WWII vet considered himself ‘fortunate’

Rene Champagne of Luling considers himself a fortunate man.“As a young boy, I said I would go into the Navy – not the Army,” Champagne said. “I finished school at 17 and signed up but I didn’t leave until I was 18.”

Actually, it was a week before his birthday that he headed for basic training in San Diego, Calif., like many other young men headed to World War II that started Sept. 1, 1939. And like many of those young men, he wondered what was next for him.

The answer soon came.

“When I finished boot camp, they sent five us to Texas A&M University to become radio operators,” said Champagne. “I always wanted to go to Europe and I had my chance.”

An unexpected advantage helped him pass the test that put him on the fortunate path of serving as a radio operator. Many of his buddies went to amphibious forces, which would have required him storming out of vessels landing on enemy shores.

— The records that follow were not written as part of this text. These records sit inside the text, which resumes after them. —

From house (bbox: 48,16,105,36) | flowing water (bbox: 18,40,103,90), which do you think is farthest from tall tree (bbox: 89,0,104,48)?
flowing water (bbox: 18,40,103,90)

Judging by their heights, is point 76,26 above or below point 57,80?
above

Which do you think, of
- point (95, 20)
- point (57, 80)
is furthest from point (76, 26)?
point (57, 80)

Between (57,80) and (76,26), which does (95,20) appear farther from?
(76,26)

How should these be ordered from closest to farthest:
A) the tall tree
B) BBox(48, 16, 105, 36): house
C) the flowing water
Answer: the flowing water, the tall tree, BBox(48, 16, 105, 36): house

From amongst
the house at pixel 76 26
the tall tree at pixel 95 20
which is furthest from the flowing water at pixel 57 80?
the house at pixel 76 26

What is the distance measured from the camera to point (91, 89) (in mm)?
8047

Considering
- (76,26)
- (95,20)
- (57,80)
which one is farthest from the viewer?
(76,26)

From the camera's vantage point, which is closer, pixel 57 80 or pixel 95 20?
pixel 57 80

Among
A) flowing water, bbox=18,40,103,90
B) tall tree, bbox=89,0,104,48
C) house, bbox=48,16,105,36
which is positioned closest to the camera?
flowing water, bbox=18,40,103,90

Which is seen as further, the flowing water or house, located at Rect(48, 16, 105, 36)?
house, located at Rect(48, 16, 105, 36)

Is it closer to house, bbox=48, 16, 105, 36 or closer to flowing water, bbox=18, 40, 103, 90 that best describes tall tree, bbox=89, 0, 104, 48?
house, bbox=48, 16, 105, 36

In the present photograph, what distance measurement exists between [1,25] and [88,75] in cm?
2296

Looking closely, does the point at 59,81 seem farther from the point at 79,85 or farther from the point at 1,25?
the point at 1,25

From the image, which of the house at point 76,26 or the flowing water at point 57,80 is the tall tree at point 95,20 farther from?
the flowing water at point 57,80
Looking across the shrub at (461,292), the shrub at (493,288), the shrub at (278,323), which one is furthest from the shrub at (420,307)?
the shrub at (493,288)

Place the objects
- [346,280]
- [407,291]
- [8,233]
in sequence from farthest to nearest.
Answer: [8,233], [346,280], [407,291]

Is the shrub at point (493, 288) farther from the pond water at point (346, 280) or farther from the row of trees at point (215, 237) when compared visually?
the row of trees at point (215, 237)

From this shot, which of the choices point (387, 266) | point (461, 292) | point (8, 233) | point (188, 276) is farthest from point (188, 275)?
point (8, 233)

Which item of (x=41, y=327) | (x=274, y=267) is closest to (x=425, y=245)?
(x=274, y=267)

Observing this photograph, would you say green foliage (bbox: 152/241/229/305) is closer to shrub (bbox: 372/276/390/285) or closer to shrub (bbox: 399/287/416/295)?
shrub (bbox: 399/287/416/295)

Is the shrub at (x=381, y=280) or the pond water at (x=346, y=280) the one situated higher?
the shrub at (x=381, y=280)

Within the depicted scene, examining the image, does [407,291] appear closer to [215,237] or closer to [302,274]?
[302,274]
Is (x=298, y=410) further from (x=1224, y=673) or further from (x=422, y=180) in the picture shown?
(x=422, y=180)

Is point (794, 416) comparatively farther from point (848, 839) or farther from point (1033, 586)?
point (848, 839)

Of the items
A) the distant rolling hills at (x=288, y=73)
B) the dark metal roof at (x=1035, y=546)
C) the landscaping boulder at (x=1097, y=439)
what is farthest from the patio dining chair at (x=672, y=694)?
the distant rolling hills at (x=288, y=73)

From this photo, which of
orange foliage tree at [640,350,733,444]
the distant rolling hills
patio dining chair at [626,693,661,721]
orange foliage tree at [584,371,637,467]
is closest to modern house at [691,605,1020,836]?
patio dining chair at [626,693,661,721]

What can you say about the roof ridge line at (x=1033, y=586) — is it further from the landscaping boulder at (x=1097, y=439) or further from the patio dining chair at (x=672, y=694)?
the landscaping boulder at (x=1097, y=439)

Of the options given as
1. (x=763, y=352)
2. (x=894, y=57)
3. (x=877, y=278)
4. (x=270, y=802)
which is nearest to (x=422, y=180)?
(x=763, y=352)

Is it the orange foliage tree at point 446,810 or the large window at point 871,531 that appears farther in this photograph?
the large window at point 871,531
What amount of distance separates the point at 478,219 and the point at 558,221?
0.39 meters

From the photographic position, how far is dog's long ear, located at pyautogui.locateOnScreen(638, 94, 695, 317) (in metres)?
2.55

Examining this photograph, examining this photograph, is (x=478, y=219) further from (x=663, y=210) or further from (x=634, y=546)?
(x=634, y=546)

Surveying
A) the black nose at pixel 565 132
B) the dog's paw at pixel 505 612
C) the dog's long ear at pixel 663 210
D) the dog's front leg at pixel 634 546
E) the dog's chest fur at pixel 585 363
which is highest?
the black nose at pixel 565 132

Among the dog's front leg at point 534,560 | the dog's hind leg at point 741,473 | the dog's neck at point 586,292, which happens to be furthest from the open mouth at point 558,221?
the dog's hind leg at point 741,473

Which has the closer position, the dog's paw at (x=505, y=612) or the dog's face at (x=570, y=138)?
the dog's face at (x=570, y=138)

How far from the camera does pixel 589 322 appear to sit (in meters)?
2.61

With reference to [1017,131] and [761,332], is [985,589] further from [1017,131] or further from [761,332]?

“I was in the Boy Scouts,” Champagne said. “I knew the International Morse Code.”

As a radio operator, he intercepted messages, but he handed them over to the communications officer to be decoded in a closed room. He wasn’t responsible for the communiqués.

“We copied everything that came over – four hours on and four off shifts,” Champagne said.

And, like many serving in wartime, he traveled extensively and loved it.

From Norfolk, Va., Champagne went to Key West, Fla., and from there he was placed on a PCE-843 patrol escort vessel. It was a small craft with a crew of 110 and it was casual, Champagne recalled. Instead of uniforms, they wore regular shirt, shorts and shoes, which he enjoyed.

“We were like one big happy family,” he said of doing this all again if needed.

Their travels included Bora Bora island and onto Hollandia, the capital of Netherlands New Guinea, as well as to stops that included the Philippines, Borneo (the largest island in Asia) and Guam.

“I got to see part of the world,” he said.

Throughout these travels, the U.S. Naval Base Subic Bay served as their home port.

Champagne also served during the beginning of nuclear testing at Bikini Atoll, involving a series of 23 nuclear devices detonated by the U.S. between 1946 through 1958. He was on patrol when the U.S. dropped two atomic bombs on Japan, the first on Hiroshima on Aug. 6, 1945 and then two days later on Nagasaki.

“It was something to think about,” he said. “I just think it was something they had to do to stop the war.”

Again describing himself as fortunate, he noted, “I didn’t see any action – just convoy duty. We did escort duty.”

Although he practiced rolling depth charges off a boat deck into the water in the hunt for enemy submarines, he said he never had to drop one for real.

“Like I said, I was fortunate,” Champagne said. “You had to do it – you did it.

After the war ended on Sept. 2, 1945, Champagne continued to serve on weather patrol.

“We covered a 500-mile radius,” he said of this duty. “After that, we finished and went to Pearl Harbor (Honolulu, Hawaii), stayed there four to five days, picked up supplies and went to San Pedro, Calif.”

By the time Champagne saw Pearl Harbor it was several years after the Dec. 7, 1941 Japanese attack of the military base, but he recalled seeing the nearly submerged superstructure of the USS Arizona that is today a memorial to the soldiers who died in the attack.

When he got to San Pedro, that is when Champagne got off the ship. By then, he had served 25 months in the U.S. Navy, having served from 1944 to 1946. At age 90, many of this WWII buddies are gone now.

“I don’t regret one minute of it because you knew you had to go,” Champagne said. “A job had to be done and we did it. If we wouldn’t have done what we did we might not be a free country today.”